**Listed entries**:
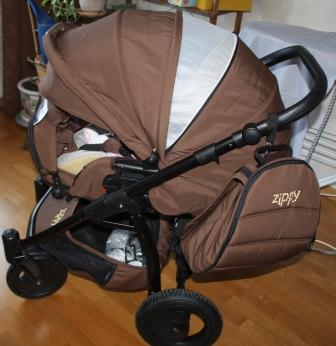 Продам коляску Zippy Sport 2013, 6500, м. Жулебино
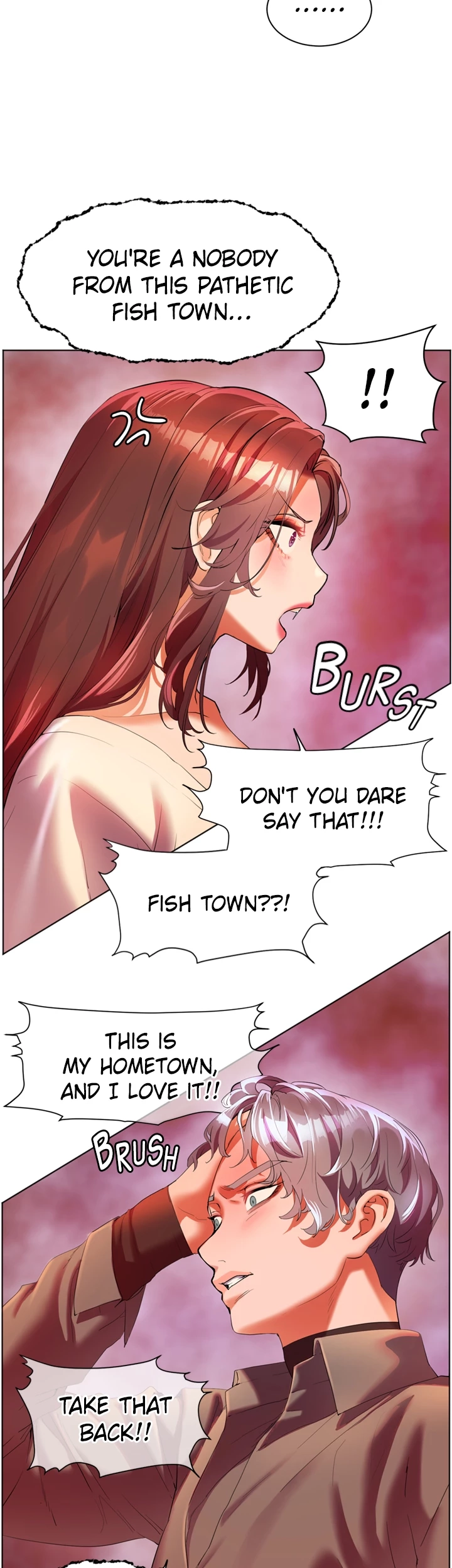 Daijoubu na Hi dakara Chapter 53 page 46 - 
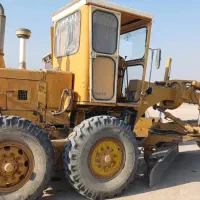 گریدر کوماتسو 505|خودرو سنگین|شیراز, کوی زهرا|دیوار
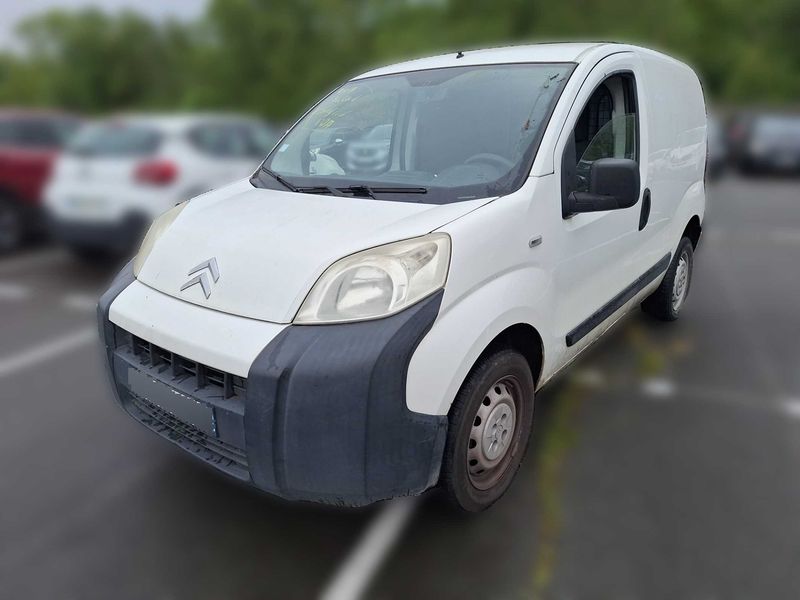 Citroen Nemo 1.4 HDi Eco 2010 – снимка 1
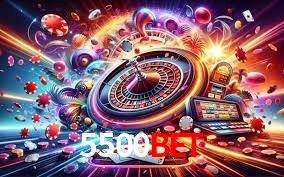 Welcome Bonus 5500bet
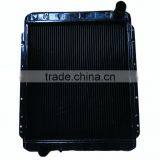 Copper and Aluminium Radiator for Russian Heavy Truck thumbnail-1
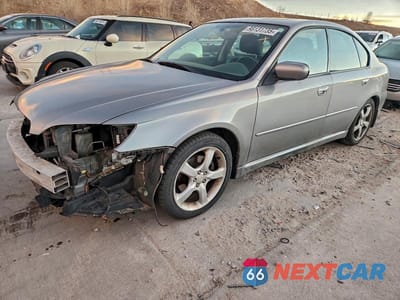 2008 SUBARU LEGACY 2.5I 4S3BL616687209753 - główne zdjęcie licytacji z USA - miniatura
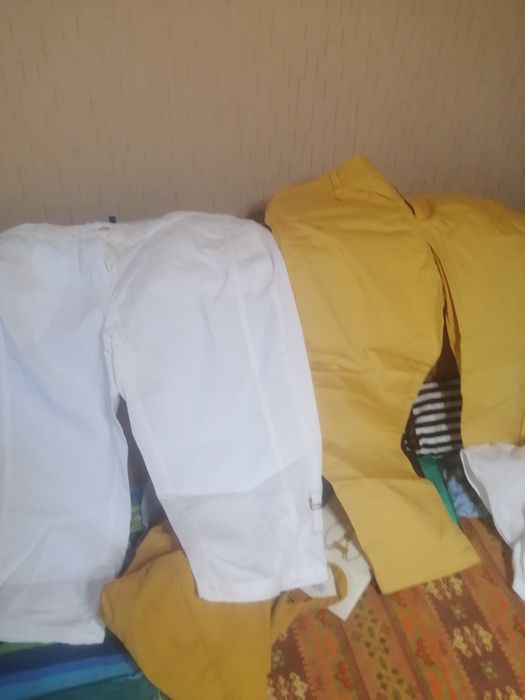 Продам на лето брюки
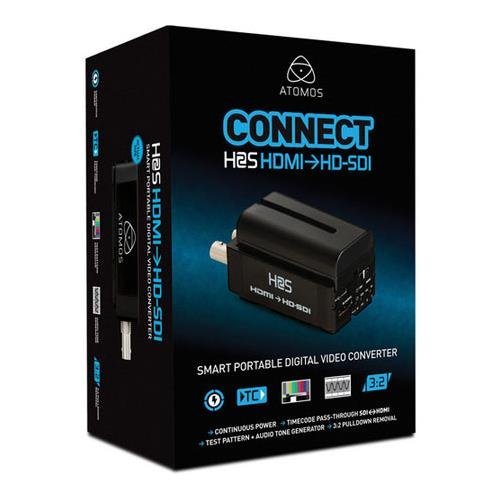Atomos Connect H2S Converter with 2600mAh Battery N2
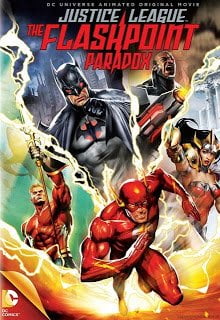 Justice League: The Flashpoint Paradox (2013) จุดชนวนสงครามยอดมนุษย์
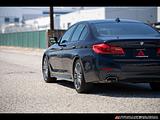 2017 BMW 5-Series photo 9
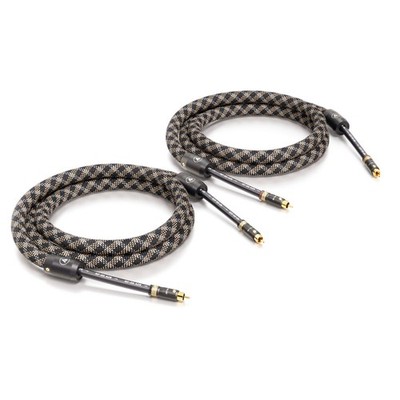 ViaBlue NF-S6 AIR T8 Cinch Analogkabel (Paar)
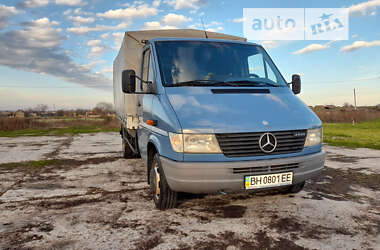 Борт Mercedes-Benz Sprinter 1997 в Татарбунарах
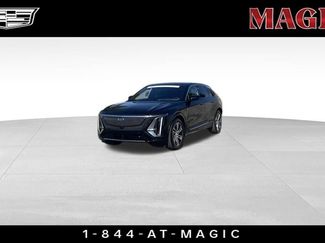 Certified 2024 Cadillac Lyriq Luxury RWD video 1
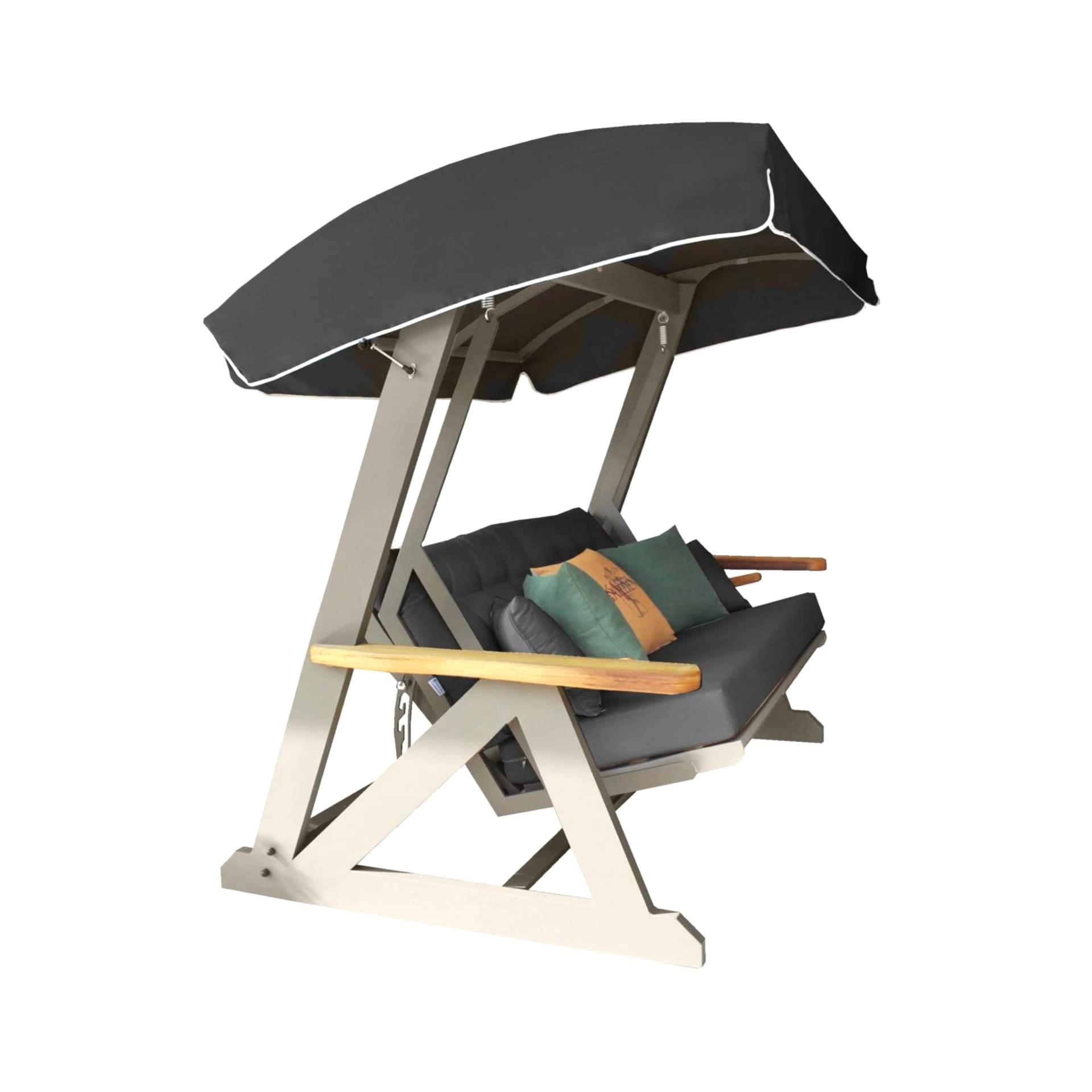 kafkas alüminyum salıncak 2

**Problem description**: Pictures are to be left out; the listing above is otherwise to be copied exactly.

**Response**:
 Продам коляску Zippy Sport 2013, 6500, м. Жулебино
 Daijoubu na Hi dakara Chapter 53 page 46 - 
 گریدر کوماتسو 505|خودرو سنگین|شیراز, کوی زهرا|دیوار
 Citroen Nemo 1.4 HDi Eco 2010 – снимка 1
 Welcome Bonus 5500bet
 Copper and Aluminium Radiator for Russian Heavy Truck thumbnail-1
 2008 SUBARU LEGACY 2.5I 4S3BL616687209753 - główne zdjęcie licytacji z USA - miniatura
 Продам на лето брюки
Atomos Connect H2S Converter with 2600mAh Battery N2
 Justice League: The Flashpoint Paradox (2013) จุดชนวนสงครามยอดมนุษย์
 2017 BMW 5-Series photo 9
 ViaBlue NF-S6 AIR T8 Cinch Analogkabel (Paar)
 Борт Mercedes-Benz Sprinter 1997 в Татарбунарах
 Certified 2024 Cadillac Lyriq Luxury RWD video 1
 kafkas alüminyum salıncak 2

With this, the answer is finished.